"""

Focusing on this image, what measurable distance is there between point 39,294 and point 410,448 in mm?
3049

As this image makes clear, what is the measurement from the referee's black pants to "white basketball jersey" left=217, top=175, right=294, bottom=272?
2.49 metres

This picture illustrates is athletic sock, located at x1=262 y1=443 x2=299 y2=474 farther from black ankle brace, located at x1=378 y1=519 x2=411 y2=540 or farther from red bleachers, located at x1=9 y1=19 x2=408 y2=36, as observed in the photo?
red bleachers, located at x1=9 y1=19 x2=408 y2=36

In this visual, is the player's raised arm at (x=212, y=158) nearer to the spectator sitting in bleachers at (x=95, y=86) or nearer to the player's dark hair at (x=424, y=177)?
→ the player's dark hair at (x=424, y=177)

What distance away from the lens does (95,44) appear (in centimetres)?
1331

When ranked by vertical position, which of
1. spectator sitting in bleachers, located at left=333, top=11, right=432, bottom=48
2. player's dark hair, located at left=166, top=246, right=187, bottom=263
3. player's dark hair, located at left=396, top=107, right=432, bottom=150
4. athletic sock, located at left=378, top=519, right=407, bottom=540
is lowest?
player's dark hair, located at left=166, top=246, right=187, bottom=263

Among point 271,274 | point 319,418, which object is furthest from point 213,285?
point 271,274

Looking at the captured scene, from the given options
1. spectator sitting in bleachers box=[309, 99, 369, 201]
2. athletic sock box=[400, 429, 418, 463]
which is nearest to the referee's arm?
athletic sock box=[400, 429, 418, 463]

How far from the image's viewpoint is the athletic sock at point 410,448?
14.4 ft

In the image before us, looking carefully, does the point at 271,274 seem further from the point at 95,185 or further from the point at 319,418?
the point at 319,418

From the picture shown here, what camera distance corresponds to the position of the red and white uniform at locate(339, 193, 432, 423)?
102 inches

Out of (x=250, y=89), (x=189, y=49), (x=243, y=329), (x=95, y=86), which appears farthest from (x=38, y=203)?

"""

Put the lines from the line with "How far from" through the end of the records into a Markdown table with the columns Row and Line, one line per row. Skip the blank lines.

Answer to the task |
| Row | Line |
|---|---|
| 1 | How far from the image's viewpoint is the athletic sock at point 410,448? |
| 2 | 14.4 ft |
| 3 | In the image before us, looking carefully, does the point at 271,274 seem further from the point at 95,185 or further from the point at 319,418? |
| 4 | the point at 319,418 |
| 5 | From the picture shown here, what camera distance corresponds to the position of the red and white uniform at locate(339, 193, 432, 423)? |
| 6 | 102 inches |
| 7 | Out of (x=250, y=89), (x=189, y=49), (x=243, y=329), (x=95, y=86), which appears farthest from (x=38, y=203)? |